L'autre point que j'aimerais porter à votre attention concerne l'article 35, qui touche les organisations à but non lucratif de notre pays. J'ai reçu par télécopieur, cet après-midi à mon bureau, une lettre qu'il me fait plaisir de vous lire :

Madame le sénateur,

Objet : Projet de loi C-33, modification des dispositions de la Loi de l'impôt relatives au contingent des versements.

Lors de notre comparution, le 2 mai, nous avons trouvé encourageant l'intérêt porté par le Comité sénatorial permanent des finances aux répercussions du projet de loi C- 33 sur les organismes de bienfaisance.

Cela m'amène à aborder un autre point. Le Comité sénatorial permanent des finances est le seul comité parlementaire à avoir démontré son respect pour les organisations à but lucratif en prenant le temps de les écouter, cette semaine.

Les observations que vous avez faites pendant l'audience et au cours des délibérations ultérieures du comité, le 3 mai, ont prouvé que vous avez une compréhension profonde des difficultés que le projet de loi crée pour les organismes de bienfaisance. Vous prévoyez faire des observations à l'étape de la troisième lecture.

C'est ce que je fais, honorables sénateurs. L'auteur de la lettre ajoute :

Le projet de loi C-33 propose les modifications les plus importantes, en 20 ans, à la réglementation fédérale touchant les organismes de bienfaisance enregistrés. Ce projet de loi modifie en profondeur les exigences relatives au contingent des versements. Obligation est faite à ces organismes d'affecter, de trois façons, un certain pourcentage des dons ou des biens qu'ils reçoivent à des activités de bienfaisance :

a) à compter de 2005, les organismes de bienfaisance enregistrés après le 23 mars 2004, soit la date de présentation du budget, doivent consacrer chaque année 3,5 p. 100 de leurs immobilisations à des activités de bienfaisance, et la même exigence s'appliquera aux organismes de bienfaisance enregistrés actuels.

b) les deux parties à des transferts entre organismes de bienfaisance devront se conformer à l'exigence relative au contingent des versements alors que, précédemment, seul l'organisme de bienfaisance assurant le financement devait inclure le montant transféré dans son contingent des versements.
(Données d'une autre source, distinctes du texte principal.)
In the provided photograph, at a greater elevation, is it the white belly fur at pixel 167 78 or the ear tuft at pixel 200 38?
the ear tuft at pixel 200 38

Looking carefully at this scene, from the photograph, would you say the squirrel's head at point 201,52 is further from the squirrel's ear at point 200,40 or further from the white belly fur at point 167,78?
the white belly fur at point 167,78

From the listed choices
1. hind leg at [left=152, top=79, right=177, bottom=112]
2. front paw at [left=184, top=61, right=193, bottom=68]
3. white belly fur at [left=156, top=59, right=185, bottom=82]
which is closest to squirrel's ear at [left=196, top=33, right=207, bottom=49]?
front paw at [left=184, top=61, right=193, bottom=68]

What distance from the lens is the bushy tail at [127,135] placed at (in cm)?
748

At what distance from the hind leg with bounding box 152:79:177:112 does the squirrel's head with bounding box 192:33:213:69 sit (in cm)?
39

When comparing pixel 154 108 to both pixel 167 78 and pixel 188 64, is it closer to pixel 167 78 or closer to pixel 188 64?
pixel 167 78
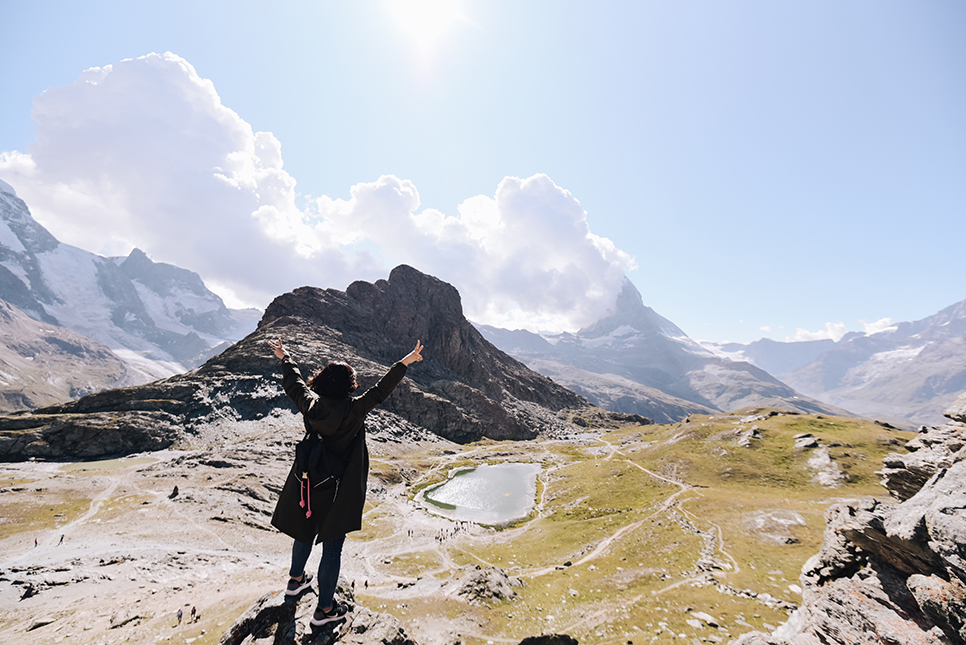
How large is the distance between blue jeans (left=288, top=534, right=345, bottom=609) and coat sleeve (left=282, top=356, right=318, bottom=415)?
2948 mm

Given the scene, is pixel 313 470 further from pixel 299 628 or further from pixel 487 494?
pixel 487 494

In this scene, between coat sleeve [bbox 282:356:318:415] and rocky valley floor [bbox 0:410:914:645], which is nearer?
coat sleeve [bbox 282:356:318:415]

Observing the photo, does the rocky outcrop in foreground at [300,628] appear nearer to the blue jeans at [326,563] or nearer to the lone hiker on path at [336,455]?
the blue jeans at [326,563]

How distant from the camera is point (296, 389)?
8.56 meters

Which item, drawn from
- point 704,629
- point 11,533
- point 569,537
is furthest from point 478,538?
point 11,533

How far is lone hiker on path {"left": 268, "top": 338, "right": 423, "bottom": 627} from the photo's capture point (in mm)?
7691

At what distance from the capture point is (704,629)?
2181 centimetres

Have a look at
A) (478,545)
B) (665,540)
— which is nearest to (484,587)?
(665,540)

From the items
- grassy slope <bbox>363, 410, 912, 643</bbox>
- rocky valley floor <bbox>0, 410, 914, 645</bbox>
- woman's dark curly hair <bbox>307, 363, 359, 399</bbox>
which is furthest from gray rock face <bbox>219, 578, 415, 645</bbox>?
grassy slope <bbox>363, 410, 912, 643</bbox>

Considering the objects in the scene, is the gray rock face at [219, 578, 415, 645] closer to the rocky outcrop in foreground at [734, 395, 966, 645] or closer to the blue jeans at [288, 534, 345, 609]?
the blue jeans at [288, 534, 345, 609]

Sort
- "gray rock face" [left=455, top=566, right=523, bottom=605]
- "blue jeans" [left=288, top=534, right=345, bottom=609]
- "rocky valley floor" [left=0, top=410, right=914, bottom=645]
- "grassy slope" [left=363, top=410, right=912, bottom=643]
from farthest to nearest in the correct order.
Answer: "gray rock face" [left=455, top=566, right=523, bottom=605], "grassy slope" [left=363, top=410, right=912, bottom=643], "rocky valley floor" [left=0, top=410, right=914, bottom=645], "blue jeans" [left=288, top=534, right=345, bottom=609]

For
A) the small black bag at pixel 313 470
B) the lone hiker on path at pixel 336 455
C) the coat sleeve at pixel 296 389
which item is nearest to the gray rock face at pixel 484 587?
the lone hiker on path at pixel 336 455

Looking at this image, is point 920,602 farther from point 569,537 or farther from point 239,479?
point 239,479

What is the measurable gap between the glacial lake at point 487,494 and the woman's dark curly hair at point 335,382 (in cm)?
7549
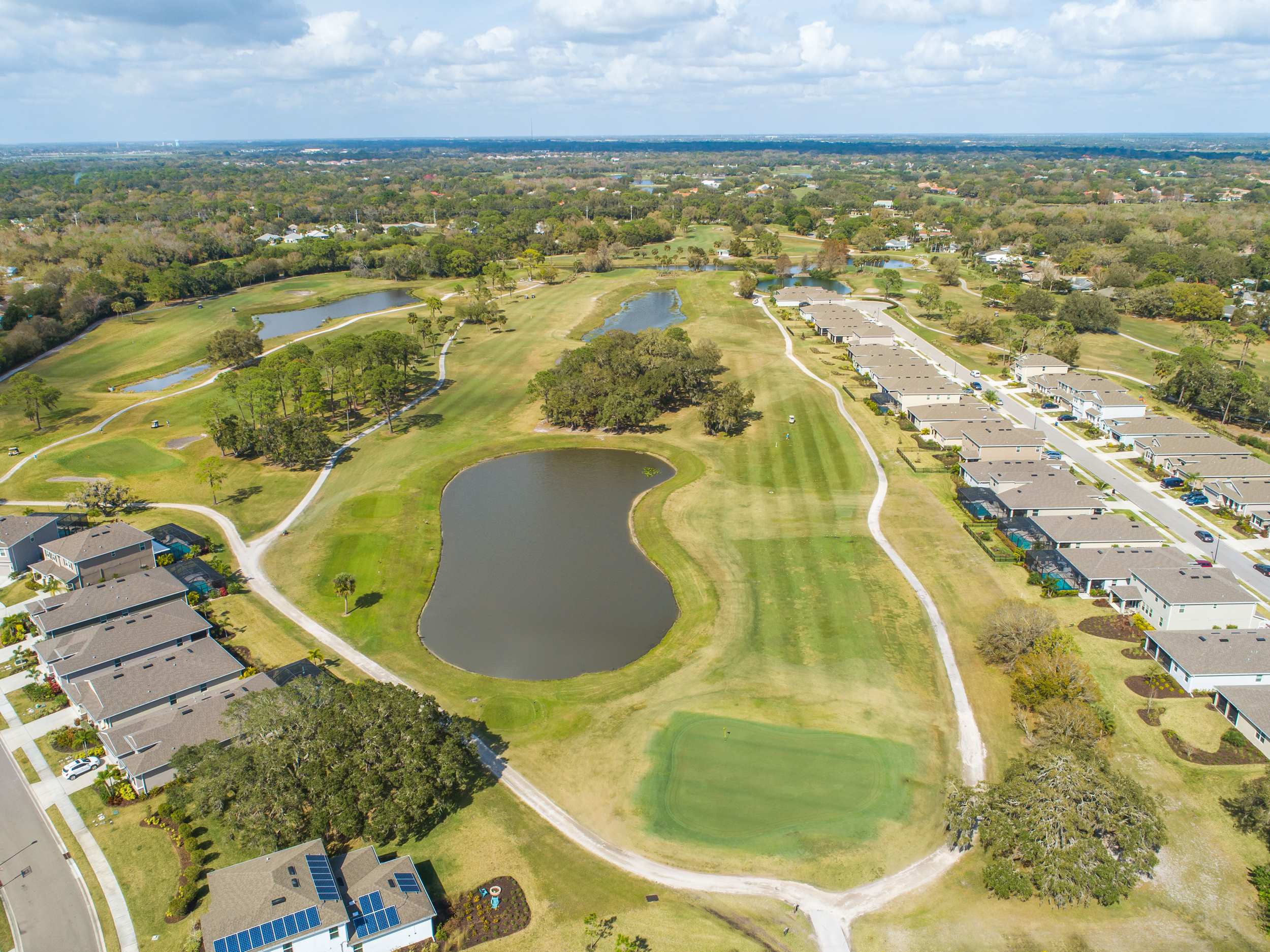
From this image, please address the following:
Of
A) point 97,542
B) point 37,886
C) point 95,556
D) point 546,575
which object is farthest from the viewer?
point 546,575

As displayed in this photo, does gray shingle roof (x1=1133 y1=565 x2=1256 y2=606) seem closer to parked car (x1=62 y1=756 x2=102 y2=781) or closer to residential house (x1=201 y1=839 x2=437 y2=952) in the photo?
residential house (x1=201 y1=839 x2=437 y2=952)

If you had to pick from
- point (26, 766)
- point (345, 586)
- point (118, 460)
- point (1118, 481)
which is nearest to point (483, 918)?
point (26, 766)

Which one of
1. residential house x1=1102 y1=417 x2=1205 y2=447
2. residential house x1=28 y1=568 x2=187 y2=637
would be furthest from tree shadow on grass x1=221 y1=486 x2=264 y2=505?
residential house x1=1102 y1=417 x2=1205 y2=447

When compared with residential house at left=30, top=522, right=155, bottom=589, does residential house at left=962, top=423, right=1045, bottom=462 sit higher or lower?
higher

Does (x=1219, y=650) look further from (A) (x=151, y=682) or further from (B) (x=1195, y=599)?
(A) (x=151, y=682)

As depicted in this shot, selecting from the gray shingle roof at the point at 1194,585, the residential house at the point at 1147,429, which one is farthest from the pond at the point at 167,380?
the residential house at the point at 1147,429

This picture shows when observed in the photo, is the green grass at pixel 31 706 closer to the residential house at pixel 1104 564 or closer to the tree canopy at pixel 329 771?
the tree canopy at pixel 329 771

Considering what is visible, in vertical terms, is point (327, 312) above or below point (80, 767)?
above
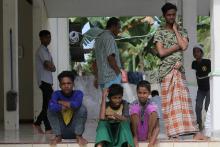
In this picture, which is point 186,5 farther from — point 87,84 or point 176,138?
point 176,138

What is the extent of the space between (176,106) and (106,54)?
1349 millimetres

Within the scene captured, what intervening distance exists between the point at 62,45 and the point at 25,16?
119 centimetres

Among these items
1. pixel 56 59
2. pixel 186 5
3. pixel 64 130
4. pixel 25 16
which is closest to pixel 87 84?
pixel 56 59

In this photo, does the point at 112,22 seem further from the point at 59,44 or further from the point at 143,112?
the point at 59,44

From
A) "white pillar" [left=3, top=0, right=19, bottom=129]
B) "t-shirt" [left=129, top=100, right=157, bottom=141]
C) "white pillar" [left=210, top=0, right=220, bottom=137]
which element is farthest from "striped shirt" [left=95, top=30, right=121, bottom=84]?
"white pillar" [left=3, top=0, right=19, bottom=129]

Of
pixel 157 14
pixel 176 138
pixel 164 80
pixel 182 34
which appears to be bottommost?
pixel 176 138

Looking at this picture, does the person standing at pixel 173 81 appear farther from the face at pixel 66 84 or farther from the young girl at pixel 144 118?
the face at pixel 66 84

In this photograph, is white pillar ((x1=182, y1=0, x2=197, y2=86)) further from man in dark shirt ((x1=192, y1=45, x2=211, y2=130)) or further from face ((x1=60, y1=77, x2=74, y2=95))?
face ((x1=60, y1=77, x2=74, y2=95))

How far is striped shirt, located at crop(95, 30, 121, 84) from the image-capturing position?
717cm

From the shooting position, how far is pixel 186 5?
1013 centimetres

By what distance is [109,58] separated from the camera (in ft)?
23.4

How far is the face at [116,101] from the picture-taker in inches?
239

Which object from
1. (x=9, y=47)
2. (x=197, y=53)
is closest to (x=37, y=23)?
(x=9, y=47)

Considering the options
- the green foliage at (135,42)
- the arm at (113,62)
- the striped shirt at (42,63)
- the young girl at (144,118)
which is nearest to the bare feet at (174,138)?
the young girl at (144,118)
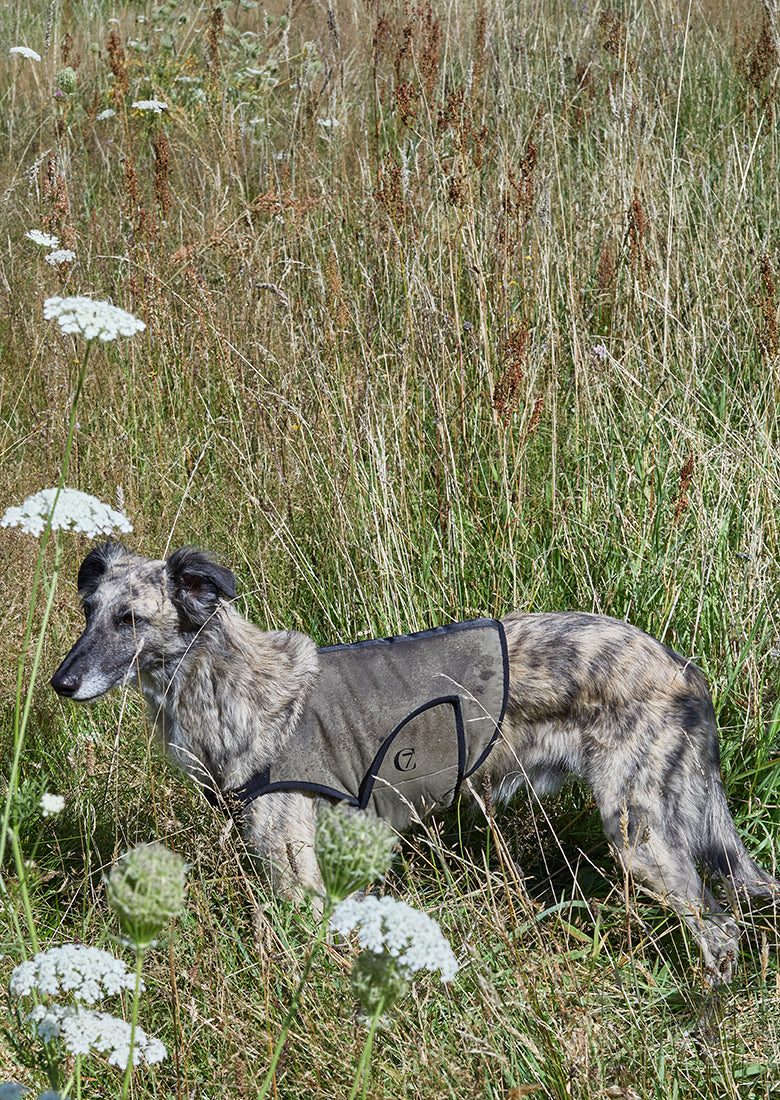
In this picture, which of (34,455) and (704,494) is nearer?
(704,494)

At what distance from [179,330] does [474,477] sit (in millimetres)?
1768

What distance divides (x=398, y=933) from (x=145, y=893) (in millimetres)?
279

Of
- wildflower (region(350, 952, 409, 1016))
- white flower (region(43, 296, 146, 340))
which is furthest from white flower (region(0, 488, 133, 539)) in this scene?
wildflower (region(350, 952, 409, 1016))

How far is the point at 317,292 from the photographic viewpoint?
15.6ft

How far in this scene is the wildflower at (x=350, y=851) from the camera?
3.47 ft

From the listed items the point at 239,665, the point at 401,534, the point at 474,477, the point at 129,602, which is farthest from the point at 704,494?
the point at 129,602

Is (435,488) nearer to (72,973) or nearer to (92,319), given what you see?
(92,319)

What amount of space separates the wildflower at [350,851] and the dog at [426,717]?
161 cm

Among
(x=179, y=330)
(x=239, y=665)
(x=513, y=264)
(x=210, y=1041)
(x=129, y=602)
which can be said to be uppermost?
(x=513, y=264)

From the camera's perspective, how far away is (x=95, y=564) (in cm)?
326

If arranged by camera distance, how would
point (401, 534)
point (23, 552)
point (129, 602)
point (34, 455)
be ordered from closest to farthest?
point (129, 602)
point (401, 534)
point (23, 552)
point (34, 455)

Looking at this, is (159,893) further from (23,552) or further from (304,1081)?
(23,552)

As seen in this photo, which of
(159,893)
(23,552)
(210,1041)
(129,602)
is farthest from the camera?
(23,552)

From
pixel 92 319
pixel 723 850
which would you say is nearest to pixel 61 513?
pixel 92 319
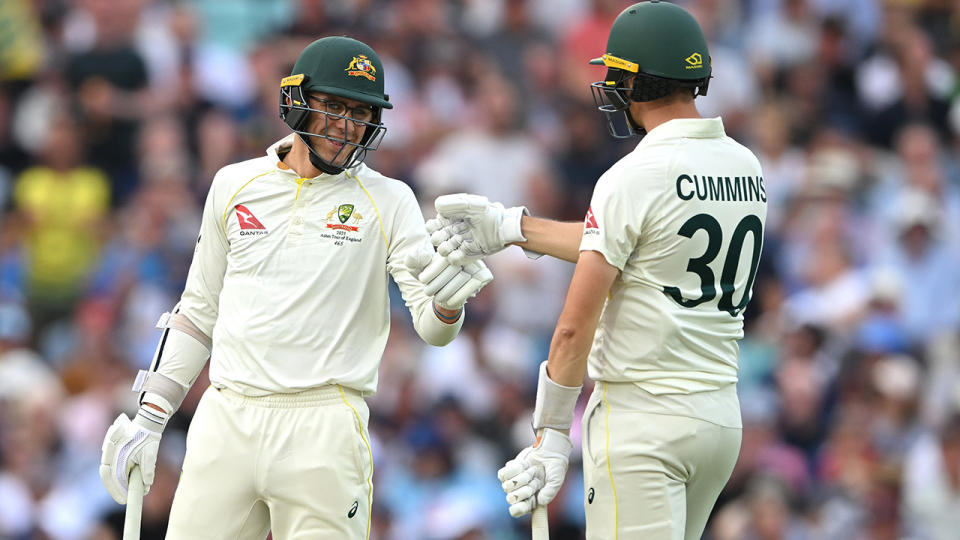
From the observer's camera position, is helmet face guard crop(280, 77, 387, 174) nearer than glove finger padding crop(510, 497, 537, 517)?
No

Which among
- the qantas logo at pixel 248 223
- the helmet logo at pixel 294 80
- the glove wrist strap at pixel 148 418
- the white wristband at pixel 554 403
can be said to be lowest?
the glove wrist strap at pixel 148 418

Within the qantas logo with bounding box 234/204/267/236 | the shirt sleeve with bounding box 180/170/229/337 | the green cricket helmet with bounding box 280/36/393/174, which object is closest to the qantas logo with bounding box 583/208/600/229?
the green cricket helmet with bounding box 280/36/393/174

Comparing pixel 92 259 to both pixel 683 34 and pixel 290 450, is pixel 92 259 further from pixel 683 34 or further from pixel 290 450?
pixel 683 34

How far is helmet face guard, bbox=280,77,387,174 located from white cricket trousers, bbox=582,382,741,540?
140 centimetres

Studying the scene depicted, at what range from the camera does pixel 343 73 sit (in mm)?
5719

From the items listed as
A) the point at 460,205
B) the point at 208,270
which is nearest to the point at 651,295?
the point at 460,205

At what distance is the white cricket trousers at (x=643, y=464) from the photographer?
5277 mm

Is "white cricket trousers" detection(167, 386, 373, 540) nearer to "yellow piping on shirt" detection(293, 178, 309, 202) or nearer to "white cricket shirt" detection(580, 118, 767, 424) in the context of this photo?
"yellow piping on shirt" detection(293, 178, 309, 202)

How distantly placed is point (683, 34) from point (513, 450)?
16.1 ft

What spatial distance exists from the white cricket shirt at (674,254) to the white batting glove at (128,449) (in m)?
1.91

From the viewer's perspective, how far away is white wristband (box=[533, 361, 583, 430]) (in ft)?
18.0

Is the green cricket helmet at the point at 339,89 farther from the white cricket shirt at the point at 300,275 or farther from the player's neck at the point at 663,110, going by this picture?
the player's neck at the point at 663,110

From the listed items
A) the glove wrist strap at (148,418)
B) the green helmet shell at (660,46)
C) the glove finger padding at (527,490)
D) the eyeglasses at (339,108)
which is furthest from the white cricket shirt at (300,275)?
the green helmet shell at (660,46)

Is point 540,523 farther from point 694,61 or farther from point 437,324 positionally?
point 694,61
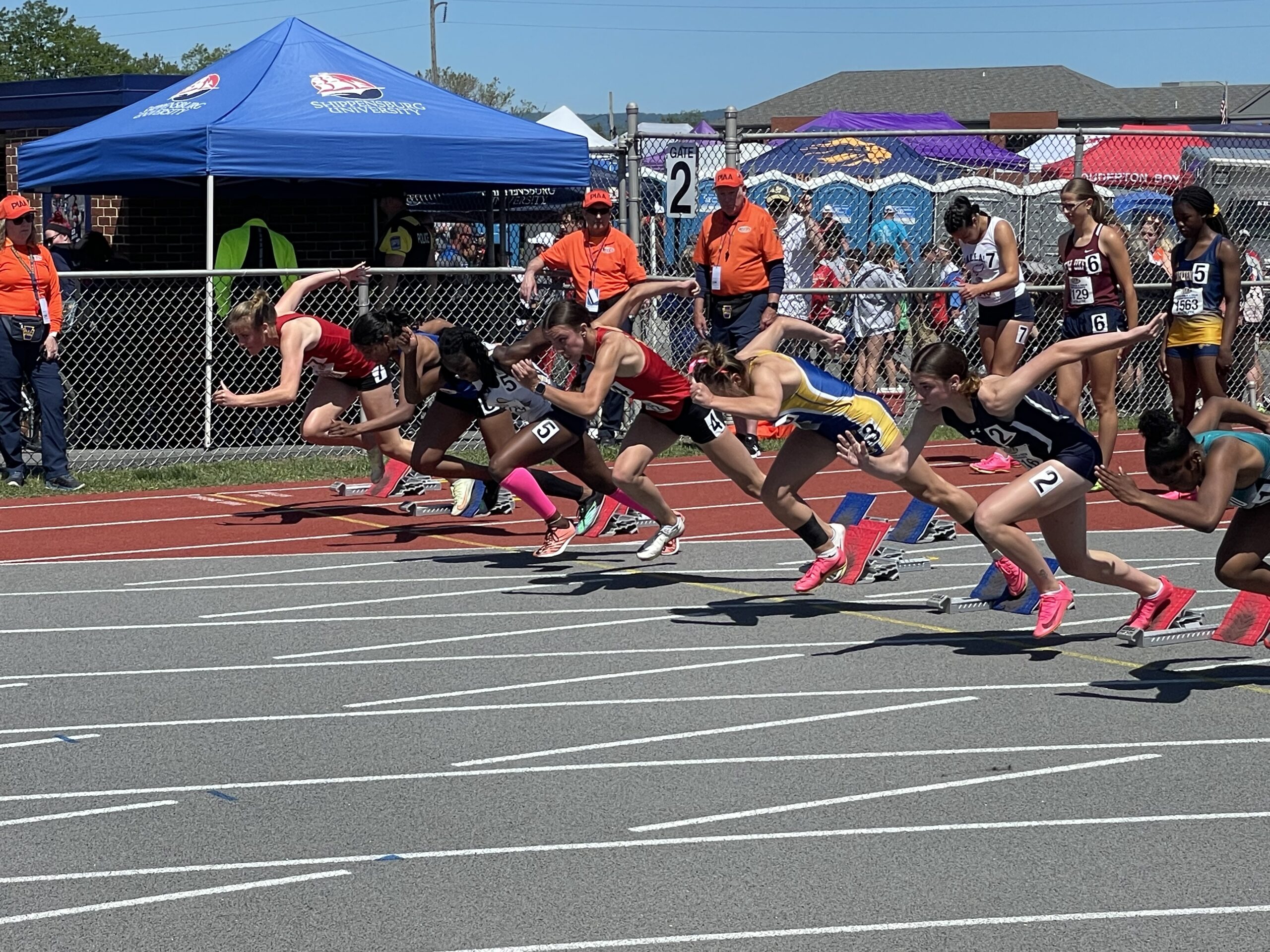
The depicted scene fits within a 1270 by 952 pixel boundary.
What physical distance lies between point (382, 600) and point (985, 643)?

c) le contingent des versements d'immobilisations annuels est réduit de 4,5 p. 100 à 3,5 p. 100 dans le cas des fondations.

Je fais une brève pause. Les fonctionnaires ont déclaré devant le comité que l'article 35 vise à normaliser les fondations et les organismes de bienfaisance. Dans la région du monde d'où je viens, il n'y a pas de fondations. Nous sommes relativement pauvres. Cependant, avec l'article 35, les organismes voient leurs versements obligatoires passer de 4,5 p. 100 à 3,5 p. 100 tandis que les organismes qui ne sont pas de bienfaisance, soit les organisations communautaires sans but lucratif, qui n'avaient aucun versement obligatoire à faire auparavant, sont tenus de verser 3,5 p. 100.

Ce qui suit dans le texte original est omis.